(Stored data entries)
+-------+
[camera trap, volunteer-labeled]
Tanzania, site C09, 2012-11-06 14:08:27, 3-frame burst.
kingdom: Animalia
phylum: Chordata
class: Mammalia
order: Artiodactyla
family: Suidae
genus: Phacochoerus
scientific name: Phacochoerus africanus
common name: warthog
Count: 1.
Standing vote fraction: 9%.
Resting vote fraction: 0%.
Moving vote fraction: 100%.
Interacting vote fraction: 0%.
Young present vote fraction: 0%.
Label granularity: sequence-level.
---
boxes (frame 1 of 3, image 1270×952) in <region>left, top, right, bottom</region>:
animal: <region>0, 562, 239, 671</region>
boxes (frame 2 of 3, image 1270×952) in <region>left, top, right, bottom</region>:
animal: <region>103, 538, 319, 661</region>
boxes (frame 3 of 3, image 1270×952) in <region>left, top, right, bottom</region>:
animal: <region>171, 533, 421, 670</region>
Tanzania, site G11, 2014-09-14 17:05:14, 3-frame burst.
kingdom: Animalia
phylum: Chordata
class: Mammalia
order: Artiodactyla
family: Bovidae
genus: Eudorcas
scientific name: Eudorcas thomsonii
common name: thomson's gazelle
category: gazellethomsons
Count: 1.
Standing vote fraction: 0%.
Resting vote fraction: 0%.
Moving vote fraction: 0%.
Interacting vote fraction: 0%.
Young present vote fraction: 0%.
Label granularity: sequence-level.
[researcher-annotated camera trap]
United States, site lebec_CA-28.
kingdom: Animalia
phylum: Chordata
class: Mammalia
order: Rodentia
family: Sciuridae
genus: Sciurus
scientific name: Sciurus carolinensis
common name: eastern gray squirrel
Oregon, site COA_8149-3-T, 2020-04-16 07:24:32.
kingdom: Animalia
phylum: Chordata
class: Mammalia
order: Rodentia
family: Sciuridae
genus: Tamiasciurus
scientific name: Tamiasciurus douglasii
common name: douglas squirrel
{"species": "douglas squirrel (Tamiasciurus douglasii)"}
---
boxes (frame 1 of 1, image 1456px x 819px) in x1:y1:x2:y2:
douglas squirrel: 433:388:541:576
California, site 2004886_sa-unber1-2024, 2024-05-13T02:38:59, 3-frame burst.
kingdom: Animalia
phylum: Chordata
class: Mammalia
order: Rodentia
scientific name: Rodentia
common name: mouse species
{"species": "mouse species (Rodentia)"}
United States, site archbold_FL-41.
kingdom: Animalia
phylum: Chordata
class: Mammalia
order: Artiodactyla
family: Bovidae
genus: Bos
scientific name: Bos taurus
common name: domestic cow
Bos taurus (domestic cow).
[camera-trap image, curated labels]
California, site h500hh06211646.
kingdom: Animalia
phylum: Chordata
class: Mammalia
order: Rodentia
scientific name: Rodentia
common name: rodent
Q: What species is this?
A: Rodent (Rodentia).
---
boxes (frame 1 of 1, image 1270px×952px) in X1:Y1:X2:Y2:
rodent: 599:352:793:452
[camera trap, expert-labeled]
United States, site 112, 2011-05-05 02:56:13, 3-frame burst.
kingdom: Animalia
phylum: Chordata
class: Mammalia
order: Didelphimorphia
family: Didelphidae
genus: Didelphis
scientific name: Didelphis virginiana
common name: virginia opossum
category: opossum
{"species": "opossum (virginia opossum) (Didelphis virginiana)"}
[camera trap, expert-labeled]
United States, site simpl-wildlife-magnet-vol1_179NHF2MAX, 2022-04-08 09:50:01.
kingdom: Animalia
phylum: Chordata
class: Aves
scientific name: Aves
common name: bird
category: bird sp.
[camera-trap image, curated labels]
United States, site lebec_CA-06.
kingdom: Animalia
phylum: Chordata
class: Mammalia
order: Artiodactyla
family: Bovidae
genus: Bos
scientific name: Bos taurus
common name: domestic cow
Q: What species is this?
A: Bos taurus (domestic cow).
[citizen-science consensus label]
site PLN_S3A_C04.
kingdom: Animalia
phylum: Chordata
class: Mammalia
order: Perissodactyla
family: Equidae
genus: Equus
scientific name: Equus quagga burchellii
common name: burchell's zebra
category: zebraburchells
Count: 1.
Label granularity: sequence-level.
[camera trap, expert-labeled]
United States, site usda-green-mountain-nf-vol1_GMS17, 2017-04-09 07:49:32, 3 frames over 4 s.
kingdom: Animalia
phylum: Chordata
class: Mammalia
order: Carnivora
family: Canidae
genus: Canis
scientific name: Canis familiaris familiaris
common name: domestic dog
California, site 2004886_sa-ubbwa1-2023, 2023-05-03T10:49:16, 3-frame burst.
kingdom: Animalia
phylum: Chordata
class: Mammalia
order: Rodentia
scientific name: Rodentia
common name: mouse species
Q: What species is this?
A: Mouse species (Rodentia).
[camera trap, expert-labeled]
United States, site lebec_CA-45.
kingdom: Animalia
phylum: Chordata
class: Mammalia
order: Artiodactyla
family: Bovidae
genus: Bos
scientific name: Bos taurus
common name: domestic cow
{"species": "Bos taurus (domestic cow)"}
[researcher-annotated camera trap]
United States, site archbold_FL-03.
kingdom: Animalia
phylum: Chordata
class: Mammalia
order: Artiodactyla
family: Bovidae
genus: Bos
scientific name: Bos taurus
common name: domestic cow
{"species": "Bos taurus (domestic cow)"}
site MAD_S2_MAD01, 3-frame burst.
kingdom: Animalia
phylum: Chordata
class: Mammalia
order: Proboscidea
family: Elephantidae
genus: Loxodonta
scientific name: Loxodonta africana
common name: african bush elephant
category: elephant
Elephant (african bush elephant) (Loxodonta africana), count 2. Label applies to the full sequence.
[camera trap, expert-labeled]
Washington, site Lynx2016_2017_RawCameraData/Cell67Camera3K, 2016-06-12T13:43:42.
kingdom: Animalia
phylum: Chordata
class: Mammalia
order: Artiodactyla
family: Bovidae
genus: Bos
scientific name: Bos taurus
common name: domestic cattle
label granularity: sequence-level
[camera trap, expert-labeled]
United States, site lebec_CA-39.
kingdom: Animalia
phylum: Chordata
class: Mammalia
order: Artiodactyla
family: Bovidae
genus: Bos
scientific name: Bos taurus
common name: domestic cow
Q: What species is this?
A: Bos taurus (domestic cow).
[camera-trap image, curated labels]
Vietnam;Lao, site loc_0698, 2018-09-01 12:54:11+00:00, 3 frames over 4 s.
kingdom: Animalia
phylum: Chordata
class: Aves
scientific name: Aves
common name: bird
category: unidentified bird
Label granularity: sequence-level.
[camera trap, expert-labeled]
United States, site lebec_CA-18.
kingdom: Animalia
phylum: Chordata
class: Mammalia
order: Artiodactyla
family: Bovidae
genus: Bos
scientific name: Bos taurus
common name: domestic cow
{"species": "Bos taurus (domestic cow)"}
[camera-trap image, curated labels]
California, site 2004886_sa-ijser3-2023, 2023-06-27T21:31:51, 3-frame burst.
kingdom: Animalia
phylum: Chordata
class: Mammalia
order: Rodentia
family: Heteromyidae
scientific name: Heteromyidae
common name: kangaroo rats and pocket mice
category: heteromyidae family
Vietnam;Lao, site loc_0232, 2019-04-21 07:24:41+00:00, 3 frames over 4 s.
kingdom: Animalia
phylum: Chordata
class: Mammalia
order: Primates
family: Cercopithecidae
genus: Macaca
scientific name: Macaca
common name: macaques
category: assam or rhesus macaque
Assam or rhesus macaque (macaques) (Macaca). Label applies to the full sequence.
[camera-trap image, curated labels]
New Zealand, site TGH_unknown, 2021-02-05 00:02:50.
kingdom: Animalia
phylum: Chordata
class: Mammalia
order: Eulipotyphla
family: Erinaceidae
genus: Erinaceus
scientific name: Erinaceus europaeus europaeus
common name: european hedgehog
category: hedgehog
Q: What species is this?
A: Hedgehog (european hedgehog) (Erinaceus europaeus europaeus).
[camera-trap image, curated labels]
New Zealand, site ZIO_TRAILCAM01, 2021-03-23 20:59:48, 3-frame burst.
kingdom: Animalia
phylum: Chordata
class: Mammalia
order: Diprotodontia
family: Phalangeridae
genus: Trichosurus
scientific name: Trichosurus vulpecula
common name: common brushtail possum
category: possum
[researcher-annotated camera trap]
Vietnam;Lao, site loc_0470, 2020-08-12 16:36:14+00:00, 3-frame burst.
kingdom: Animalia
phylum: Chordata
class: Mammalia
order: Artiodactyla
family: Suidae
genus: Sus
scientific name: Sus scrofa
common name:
+-------+
> **PROBLEM DESCRIPTION**: Repeat the lines above, from the one containing "genus: Erinaceus" to the final line, word for word and with nothing else.

> **EXERCISE SOLUTION**:
genus: Erinaceus
scientific name: Erinaceus europaeus europaeus
common name: european hedgehog
category: hedgehog
Q: What species is this?
A: Hedgehog (european hedgehog) (Erinaceus europaeus europaeus).
[camera-trap image, curated labels]
New Zealand, site ZIO_TRAILCAM01, 2021-03-23 20:59:48, 3-frame burst.
kingdom: Animalia
phylum: Chordata
class: Mammalia
order: Diprotodontia
family: Phalangeridae
genus: Trichosurus
scientific name: Trichosurus vulpecula
common name: common brushtail possum
category: possum
[researcher-annotated camera trap]
Vietnam;Lao, site loc_0470, 2020-08-12 16:36:14+00:00, 3-frame burst.
kingdom: Animalia
phylum: Chordata
class: Mammalia
order: Artiodactyla
family: Suidae
genus: Sus
scientific name: Sus scrofa
common name:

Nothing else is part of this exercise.